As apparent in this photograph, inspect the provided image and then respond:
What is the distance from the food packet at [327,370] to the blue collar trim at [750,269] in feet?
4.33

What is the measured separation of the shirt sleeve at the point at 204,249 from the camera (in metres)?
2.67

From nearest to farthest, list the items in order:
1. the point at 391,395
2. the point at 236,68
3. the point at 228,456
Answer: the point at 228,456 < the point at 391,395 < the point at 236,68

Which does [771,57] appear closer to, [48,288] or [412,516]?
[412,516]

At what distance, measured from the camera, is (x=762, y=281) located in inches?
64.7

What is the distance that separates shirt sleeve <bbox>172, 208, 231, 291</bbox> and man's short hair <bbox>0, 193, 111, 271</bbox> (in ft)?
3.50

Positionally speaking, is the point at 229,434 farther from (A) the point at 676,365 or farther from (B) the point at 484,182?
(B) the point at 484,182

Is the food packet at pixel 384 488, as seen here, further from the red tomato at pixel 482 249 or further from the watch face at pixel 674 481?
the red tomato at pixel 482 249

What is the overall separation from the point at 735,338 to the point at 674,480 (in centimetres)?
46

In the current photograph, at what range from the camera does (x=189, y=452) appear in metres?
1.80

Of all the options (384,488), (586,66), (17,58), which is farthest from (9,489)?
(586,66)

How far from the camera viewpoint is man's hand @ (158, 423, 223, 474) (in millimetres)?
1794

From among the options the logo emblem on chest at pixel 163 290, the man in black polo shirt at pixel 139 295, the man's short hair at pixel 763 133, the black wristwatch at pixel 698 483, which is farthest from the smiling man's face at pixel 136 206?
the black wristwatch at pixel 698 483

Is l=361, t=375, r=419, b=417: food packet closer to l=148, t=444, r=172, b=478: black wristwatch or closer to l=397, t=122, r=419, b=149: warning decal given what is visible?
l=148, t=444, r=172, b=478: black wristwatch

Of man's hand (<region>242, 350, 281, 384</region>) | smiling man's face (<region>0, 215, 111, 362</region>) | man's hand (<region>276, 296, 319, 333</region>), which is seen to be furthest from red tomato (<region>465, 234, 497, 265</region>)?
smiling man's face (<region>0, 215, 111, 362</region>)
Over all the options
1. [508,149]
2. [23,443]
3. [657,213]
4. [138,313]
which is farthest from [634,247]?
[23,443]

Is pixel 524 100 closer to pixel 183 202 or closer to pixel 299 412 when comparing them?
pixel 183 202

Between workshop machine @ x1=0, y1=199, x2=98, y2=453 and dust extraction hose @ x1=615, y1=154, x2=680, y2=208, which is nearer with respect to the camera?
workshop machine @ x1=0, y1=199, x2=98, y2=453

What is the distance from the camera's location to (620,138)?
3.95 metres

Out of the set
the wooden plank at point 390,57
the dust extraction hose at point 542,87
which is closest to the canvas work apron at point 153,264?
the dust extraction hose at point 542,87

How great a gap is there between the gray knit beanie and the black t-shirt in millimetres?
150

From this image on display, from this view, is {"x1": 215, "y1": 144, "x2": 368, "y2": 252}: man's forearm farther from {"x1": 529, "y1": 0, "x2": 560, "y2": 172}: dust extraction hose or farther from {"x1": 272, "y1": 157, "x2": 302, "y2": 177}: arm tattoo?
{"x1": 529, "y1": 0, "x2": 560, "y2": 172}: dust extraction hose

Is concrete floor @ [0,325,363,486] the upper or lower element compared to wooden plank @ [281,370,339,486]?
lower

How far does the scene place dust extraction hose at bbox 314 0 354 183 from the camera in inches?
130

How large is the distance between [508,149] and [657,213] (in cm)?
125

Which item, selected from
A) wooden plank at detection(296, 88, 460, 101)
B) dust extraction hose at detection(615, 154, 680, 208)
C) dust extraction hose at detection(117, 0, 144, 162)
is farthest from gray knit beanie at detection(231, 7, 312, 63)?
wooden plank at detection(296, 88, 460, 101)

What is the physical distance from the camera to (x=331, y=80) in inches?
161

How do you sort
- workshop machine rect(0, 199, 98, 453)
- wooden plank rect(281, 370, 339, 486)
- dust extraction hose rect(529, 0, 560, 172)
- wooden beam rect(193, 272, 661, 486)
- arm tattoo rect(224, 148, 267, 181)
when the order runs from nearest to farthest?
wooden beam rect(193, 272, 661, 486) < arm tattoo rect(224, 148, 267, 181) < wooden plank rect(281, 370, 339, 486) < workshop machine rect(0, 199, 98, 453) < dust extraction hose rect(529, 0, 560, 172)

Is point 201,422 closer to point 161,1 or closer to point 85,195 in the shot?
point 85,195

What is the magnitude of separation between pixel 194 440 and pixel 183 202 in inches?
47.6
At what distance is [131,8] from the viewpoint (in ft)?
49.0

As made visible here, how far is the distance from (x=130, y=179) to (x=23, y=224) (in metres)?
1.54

→ AIM: Can you copy out the rows above word for word, starting with the line that contains "What is the physical" and going on through the last line of the rows?

→ COMPLETE RESPONSE:
What is the physical distance from the camera to (x=331, y=80) in inches?
161

How do you sort
- workshop machine rect(0, 199, 98, 453)
- wooden plank rect(281, 370, 339, 486)
- dust extraction hose rect(529, 0, 560, 172)
- wooden beam rect(193, 272, 661, 486)
- arm tattoo rect(224, 148, 267, 181)
when the order runs from nearest to farthest?
wooden beam rect(193, 272, 661, 486) < arm tattoo rect(224, 148, 267, 181) < wooden plank rect(281, 370, 339, 486) < workshop machine rect(0, 199, 98, 453) < dust extraction hose rect(529, 0, 560, 172)

Is point 201,422 closer to point 161,1 or closer to point 85,195 in the shot?
point 85,195

What is the magnitude of separation between pixel 194 440 and pixel 183 202 in inches?
47.6
At what distance is [131,8] from the viewpoint (in ft)?
49.0

As made visible here, how far is the distance from (x=130, y=179) to (x=23, y=224) (in metres)?
1.54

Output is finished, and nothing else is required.